The current post, called "Owning and caring," caught my eye. In it, the blogger considers what it means that when you own, you "care" more, which in housing translates into homes that are maintained and so on. What about public housing? What happens when the state - a focus of concern in cultural anthropology - no longer owns? Does it no longer care? The blogger uses the example of the UK:
As unusual as it is to see governments trying to rid themselves of power, there are questions to be asked about the consequences of governments also ridding themselves of ownership. Does it make the state appear heartless, literally with the heart removed, or metaphorically as lacking in feeling? In practice, in the housing estates, as elsewhere, there was a strong feeling that the state failed to care for residents. A failure to care led to the relinquishing of ownership, but they went hand in hand. You don’t bother to hold on to things you don’t care about. Perhaps owning did, indeed, give the state personhood. So where will it find its personhood without ownership?

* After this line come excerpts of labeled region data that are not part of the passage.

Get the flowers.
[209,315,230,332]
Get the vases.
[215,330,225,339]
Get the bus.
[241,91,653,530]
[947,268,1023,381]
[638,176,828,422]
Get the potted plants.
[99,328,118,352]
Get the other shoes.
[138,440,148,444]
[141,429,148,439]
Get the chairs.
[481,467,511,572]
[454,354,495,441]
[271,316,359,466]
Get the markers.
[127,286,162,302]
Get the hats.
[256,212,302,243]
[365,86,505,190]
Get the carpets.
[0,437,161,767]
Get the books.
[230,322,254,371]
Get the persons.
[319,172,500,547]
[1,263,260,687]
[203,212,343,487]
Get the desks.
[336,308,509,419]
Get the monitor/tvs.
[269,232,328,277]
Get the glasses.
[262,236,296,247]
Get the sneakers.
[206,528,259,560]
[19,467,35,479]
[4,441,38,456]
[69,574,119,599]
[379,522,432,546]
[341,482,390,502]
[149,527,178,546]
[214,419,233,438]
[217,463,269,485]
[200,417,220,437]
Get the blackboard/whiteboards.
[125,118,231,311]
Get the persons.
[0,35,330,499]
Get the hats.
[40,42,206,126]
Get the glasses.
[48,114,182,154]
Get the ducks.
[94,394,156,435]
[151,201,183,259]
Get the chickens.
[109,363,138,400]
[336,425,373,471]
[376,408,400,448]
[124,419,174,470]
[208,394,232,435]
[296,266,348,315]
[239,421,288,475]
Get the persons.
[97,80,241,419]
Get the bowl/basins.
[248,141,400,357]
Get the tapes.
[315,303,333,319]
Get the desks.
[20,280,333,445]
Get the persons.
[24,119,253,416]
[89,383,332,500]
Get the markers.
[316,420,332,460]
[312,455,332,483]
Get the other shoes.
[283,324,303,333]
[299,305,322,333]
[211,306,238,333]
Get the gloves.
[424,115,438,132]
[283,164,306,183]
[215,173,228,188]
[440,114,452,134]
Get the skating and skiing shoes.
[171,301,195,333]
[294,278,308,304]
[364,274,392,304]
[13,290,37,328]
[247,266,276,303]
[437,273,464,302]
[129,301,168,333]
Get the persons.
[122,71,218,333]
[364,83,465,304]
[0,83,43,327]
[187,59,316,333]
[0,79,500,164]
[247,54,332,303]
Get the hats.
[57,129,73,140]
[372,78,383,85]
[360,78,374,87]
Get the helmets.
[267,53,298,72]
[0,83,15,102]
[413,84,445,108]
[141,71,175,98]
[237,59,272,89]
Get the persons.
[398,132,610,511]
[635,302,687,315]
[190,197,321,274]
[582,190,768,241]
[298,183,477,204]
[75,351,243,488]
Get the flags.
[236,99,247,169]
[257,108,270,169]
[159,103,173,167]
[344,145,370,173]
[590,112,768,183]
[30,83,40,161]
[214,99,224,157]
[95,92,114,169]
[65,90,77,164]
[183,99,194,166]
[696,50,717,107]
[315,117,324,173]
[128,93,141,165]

Ownership means more than calculated "investment," which is a familiar formulation of owning and caring in the Us today. In anthropology, however, "ownership" entails entire systems of obligation between persons. So, it seems to me that owning / not owning and caring / not caring are at least part of what is being decried in the US also. For example, Americans perceive that big business does not care and that big government has failed to care. Or depending on where along the political spectrum your thoughts lead you, that it always will fail to care and / or should not be relied upon to care.
The punditry on No-Drama-Obama and Clinton as the feeler-in-chief always bothered me - personally, I want my presidents to think, not feel - but I am reconsidering what this means. If the president embodies the state, then what "we" (which I also question who or what this "we" really is...) want is a state that cares. Or at least shows that it does. In other words, it is not about the president, it is about a whole, complex system in which persons feel disempowered, disenfranchised, undervalued, underserved, un-cared for... Which might be a symptom not only that our state, but our society no longer "owns" us in the anthropological sense: There is no obligation. I echo the Savage Minds blogger's question with another: Can we be persons without obligation?